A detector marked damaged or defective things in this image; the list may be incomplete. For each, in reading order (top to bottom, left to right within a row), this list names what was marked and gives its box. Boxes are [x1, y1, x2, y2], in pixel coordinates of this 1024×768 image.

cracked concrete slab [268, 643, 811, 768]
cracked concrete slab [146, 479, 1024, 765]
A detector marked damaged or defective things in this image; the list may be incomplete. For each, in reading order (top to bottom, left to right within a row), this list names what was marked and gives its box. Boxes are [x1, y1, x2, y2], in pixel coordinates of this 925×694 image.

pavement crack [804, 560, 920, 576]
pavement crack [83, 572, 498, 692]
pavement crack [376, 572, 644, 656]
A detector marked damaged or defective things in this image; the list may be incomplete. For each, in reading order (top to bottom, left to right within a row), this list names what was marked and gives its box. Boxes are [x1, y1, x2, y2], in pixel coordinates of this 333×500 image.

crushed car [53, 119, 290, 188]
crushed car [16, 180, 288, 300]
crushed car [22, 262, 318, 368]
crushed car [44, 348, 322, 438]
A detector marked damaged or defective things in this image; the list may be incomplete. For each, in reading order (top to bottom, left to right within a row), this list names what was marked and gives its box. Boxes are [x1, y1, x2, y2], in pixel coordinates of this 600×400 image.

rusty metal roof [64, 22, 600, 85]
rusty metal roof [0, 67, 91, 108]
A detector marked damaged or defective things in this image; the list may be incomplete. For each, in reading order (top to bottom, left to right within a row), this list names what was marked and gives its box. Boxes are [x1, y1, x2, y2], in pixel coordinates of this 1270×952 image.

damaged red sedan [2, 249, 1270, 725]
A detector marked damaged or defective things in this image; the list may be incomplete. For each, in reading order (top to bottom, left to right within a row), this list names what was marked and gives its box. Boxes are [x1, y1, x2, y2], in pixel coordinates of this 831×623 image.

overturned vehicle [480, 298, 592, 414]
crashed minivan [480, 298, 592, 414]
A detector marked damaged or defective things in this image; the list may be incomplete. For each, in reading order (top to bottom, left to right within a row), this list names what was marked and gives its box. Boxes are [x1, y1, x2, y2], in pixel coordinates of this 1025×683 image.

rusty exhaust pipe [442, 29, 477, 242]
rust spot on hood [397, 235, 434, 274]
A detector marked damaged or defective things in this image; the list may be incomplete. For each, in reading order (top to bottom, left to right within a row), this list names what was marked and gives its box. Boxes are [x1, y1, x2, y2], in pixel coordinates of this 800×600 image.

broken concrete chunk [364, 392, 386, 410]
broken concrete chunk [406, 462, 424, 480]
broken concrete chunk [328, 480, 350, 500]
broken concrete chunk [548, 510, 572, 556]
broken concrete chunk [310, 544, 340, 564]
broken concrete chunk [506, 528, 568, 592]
--------
GIVEN TASK: Repeat every entry above word for word, from the first line to the last.

FINAL RESULT:
A detector marked damaged or defective things in this image; the list may be incomplete. For each, in reading order (top to bottom, left to right within a row), this list names what was marked and gives its box. Boxes are [x1, y1, x2, y2], in pixel coordinates of this 1024×768 image.

cracked concrete slab [268, 643, 811, 768]
cracked concrete slab [146, 479, 1024, 765]
A detector marked damaged or defective things in this image; the list may be incomplete. For each, in reading order (top to bottom, left to right within a row), this list names what was marked and gives its box. Boxes are [x1, y1, x2, y2], in pixel coordinates of this 925×694 image.

pavement crack [804, 560, 920, 576]
pavement crack [83, 572, 498, 692]
pavement crack [376, 572, 644, 656]
A detector marked damaged or defective things in this image; the list may be incomplete. For each, in reading order (top to bottom, left to right within a row), this list names what was marked and gives its box. Boxes are [x1, y1, x2, y2], in pixel coordinates of this 333×500 image.

crushed car [53, 119, 290, 188]
crushed car [16, 180, 288, 300]
crushed car [22, 262, 318, 368]
crushed car [44, 348, 322, 438]
A detector marked damaged or defective things in this image; the list may be incomplete. For each, in reading order (top to bottom, left to right within a row), this list names what was marked and gives its box. Boxes are [x1, y1, x2, y2], in pixel coordinates of this 600×400 image.

rusty metal roof [64, 22, 600, 85]
rusty metal roof [0, 67, 91, 108]
A detector marked damaged or defective things in this image; the list may be incomplete. For each, in reading order (top to bottom, left to right within a row), this list names what was marked and gives its box. Boxes are [x1, y1, x2, y2], in pixel coordinates of this 1270×952 image.

damaged red sedan [2, 249, 1270, 725]
A detector marked damaged or defective things in this image; the list may be incomplete. For each, in reading order (top to bottom, left to right within a row), this list names what was marked and gives its box. Boxes are [x1, y1, x2, y2], in pixel coordinates of this 831×623 image.

overturned vehicle [480, 298, 592, 414]
crashed minivan [480, 298, 592, 414]
A detector marked damaged or defective things in this image; the list may be incomplete. For each, in reading order (top to bottom, left to right within a row), this list names what was marked and gives its box. Boxes are [x1, y1, x2, y2], in pixel coordinates of this 1025×683 image.

rusty exhaust pipe [442, 29, 477, 242]
rust spot on hood [397, 235, 434, 274]
A detector marked damaged or defective things in this image; the list may be incomplete. For each, in reading order (top to bottom, left to right within a row), this list names what was marked and gives its box. Boxes are [x1, y1, x2, y2], in pixel coordinates of this 800×600 image.

broken concrete chunk [364, 392, 386, 410]
broken concrete chunk [406, 462, 424, 480]
broken concrete chunk [328, 480, 350, 500]
broken concrete chunk [548, 510, 572, 556]
broken concrete chunk [310, 544, 340, 564]
broken concrete chunk [506, 528, 568, 592]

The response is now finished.